Italia vive peggiore crisi della storia

 Il dramma della doppia recessione (o double dip) che sta vivendo l’Italia continua a fare danni ogni giorno di più, tanto che ormai si può parlare della crisi peggiore della storia. Secondo Fulvio Conti, amministratore delegato di Enel e vicepresidente del Centro studi di Confindustria, l’Italia sta vivendo la peggiore crisi economica dal secondo dopoguerra, ma era in crisi già primo dello scoppio della crisi.

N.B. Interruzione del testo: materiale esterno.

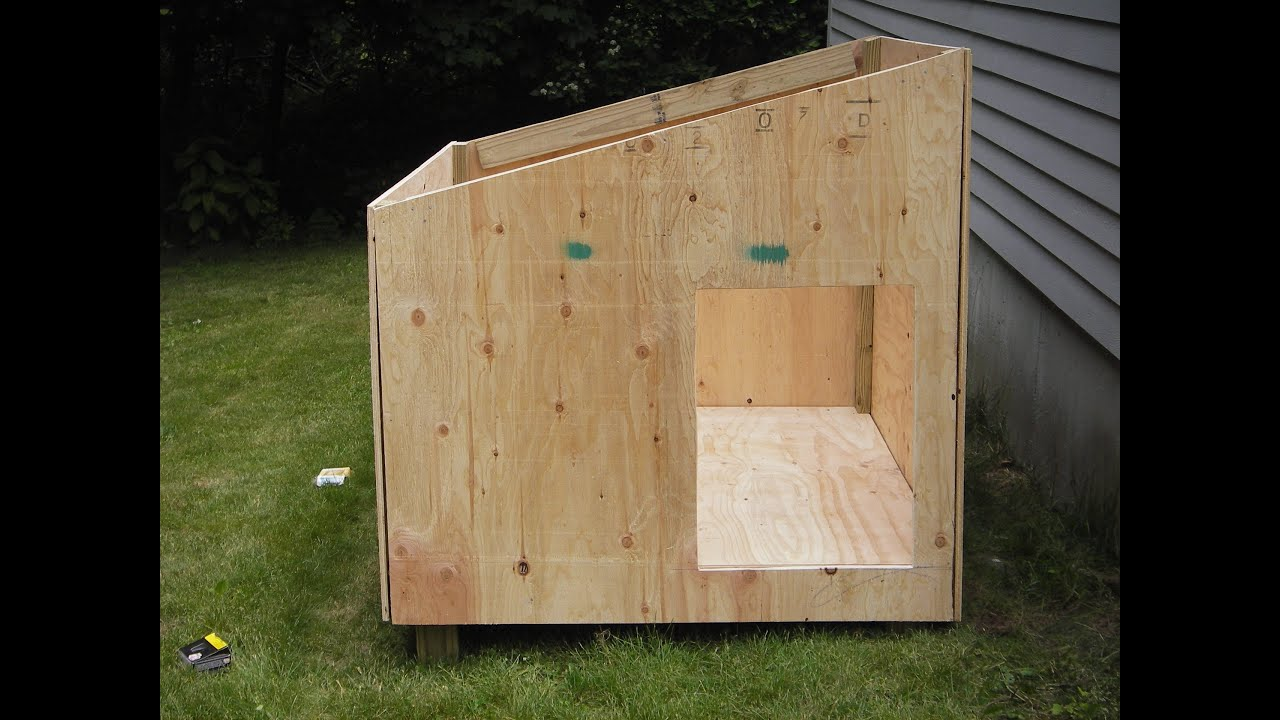 Easy diy dog house plans youtube for Cheap house plans build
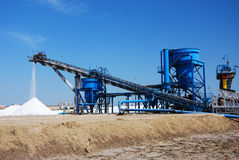 Salt mine -area production of salt in Spain. Salt mines and machinery, marshes of the Odiel, Spain Stock Image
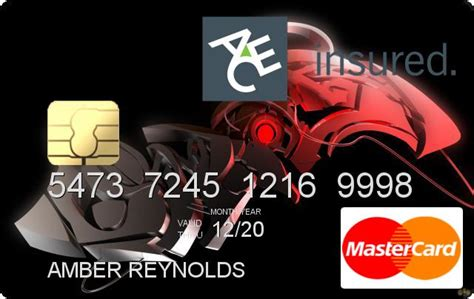 Check spelling or type a new query. Credit Card Numbers | Leaked Visa | Mastercard | AMEX ...
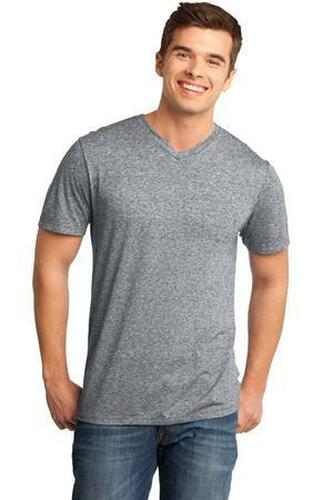 Young Mens Microburn V-Neck Tee
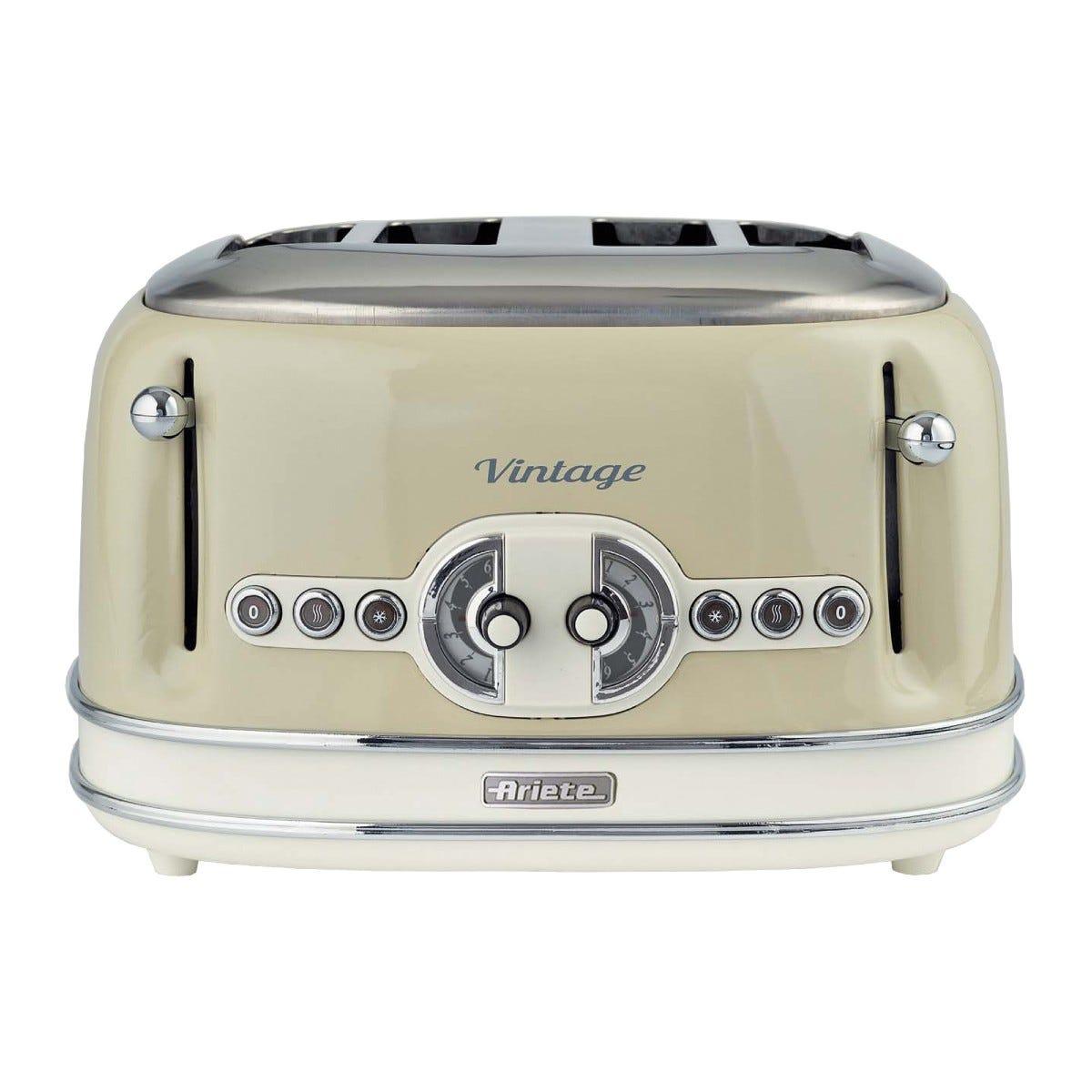 Ariete AR5603 Vintage 4-Slice Toaster - Cream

Il pil è diminuito di oltre l’8% dal 2007 a oggi, i consumi sono tornati ai livelli del ’97, 70mila aziende manifatturiere hanno chiuso i battenti.

Ma non finisce qui. I numeri sono inquietanti anche attraverso altre letture. La disoccupazione ha raggiunto livelli record, con la perdita di 1,4 milioni di posti di lavoro, la produzione industriale è diminuita di un quarto dal 2008, il potere d’acquisto delle famiglie è su livelli minimi e la propensione al risparmio è sui livelli più bassi dal 1990. Inoltre, le compravendite di case sono tornate ai livelli degli anni ’80. Secondo Luca Paolazzi di CsC serve una terapida d’urto per tornare a crescere del 3% nel 2017 e nel 2018.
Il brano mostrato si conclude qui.